The European Markets Infrastructure Regulation (EMIR) has allowed regulators to collect granular data on the European (EU) derivatives markets to better measure risk.
Our novel software tool, OXCART (Oxford Computational Analysis of Reported Trades), enables us to combine EMIR data with information on legal entities as well as with market data on derivative underliers to construct approximately 90\% of the EU multi-layered derivatives network consisting of layers of contractual edges (i.e. interest rate, credit, foreign exchange, equities and commodities) and entity nodes (including CCPs, banks, various types of non-banks and non-financial entities).
We develop a new risk metric in the context of derivative markets, borrowing an existing network metric called maximum flow with buffers from the network literature, that aims to highlight short-term liquidity risk for nodes in the network. Based on the calibrated multi-layered network, we compute this metric for key types of nodes in the network, such as CCPs, shared clearing members and clients, and non-clearing members in the wider bilateral market.

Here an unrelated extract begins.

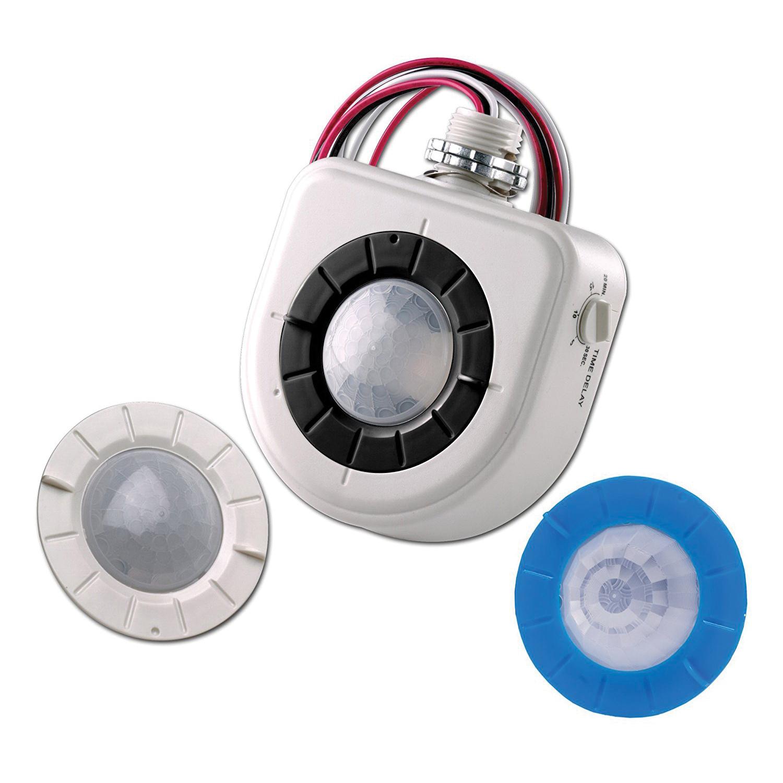 Leviton OSFHU-IAW PIR High Bay Occupancy Sensor 120 - 347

Our results are first to quantitatively reveal that multiple central clearing parties (CCPs) face a substantial liquidity exposure to a small number of shared clearing members to deliver collateral-grade assets, which in turn rely on non-clearing members for their collateral demands. This finding suggests that risk models of CCPs should consider their mutual interconnectedness through shared members and clients, by increasing the independent collateral amount demanded from shared members that act as intermediaries in the market, since they are likely to face multiple margin calls.